Bu sefer Ümeyye'nin kendisi ileri geçti, Bukeyr O'nunla da savaştı. Bir seferinde Bukeyr'in arkadaşları geri çekilmiş, Bukeyr de onları korumuştu. İkinci bir gün bir daha karşılaştılar ve aralarında çok şiddetli bir çarpışma oldu. Bundan sonra bir üçüncü gün daha karşı karşıya geldiler. Bu sefer Bukeyr Sabit bin Kutbe'nin başına bir darbe indirdi. Sabit'in kardeşi olan Hureys bin Kutbe de Bukeyr üzerine bir hamle yaptı. Bukeyr geri çekilmek, arkadaşları da bir dereceye kadar gerilemek zorunda kaldı. Hureys köprüye varıncaya kadar Bukeyr'i takip etti. Bukeyr'e: "Nereye gidiyorsun ey Bukeyr?" diye seslenince Bukeyr geri döndü, Hureys de başına bir darbe indirdi. Bu darbe Bukeyr'in başındaki miğferi yararak kafasına vardı ve Bukeyr yere düştü. Ancak çarpışmakta olan Bukeyr'in arkadaşları O'nu taşıyarak şehre sokmayı başarabildiler.

 

Bukeyr'in arkadaşları kırmızı ve sarıya boyanmış elbiselerle Ümeyye ve askerlerinin önüne çıkıyor, oturup konuşuyorlar ve münadileri de şöyle sesleniyordu: "Kim bize bir ok atarsa biz de onun, ya çocuklarından veya ailesinden birisinin başına atarız." Bu bakımdan kimse onlara ok atınıyordu.

 

Bukeyr muhasaranın uzaması halinde etrafındakilerin kendisini yardımsız bırakmasından korktuğu için barış istedi. Ümeyye'nin adamları da bunu memnuniyetle kabul ettiler.

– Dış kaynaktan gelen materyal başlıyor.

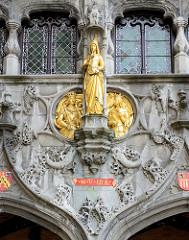 Vergoldete Figuren an der Fassade der Heilig Blut Basilika in Brügge - der Sakralbau ist Relikien-Aufbewahrungsort einer Ampulle mit dem Blut Christi. Die jährlich an Christi Himmelfahrt stattfindende Heilig-Blut-Prozession ist von der UNESCO in d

Bukeyr'in dört yüz bin dirhemlik borcunun ödenmesi, arkadaşlarına iyi davramlması, Horasan'dan dilediği bölgeye vali tayin edilip kendisiyle ilgili olarak Bahir'in söylediklerine kulak asılmaması, eğer kendisi hakkında bir şüpheye düşülecek olursa kırk gün süreyle eman verilmesi şartlarıyla barış yaptılar.

 

Ümeyye bunun üzerine Merv Şehri'ne girdi, Bukeyr'e vermiş olduğu sözde durdu ve daha önce de olduğu gibi ikramda bulunmağa devam etti. Ümeyye Ukab'a da yirmi bin dirhem verdi.

 

Denildiğine göre Bukeyr nehre kadar Ümeyye ile birlikte gitmemişti.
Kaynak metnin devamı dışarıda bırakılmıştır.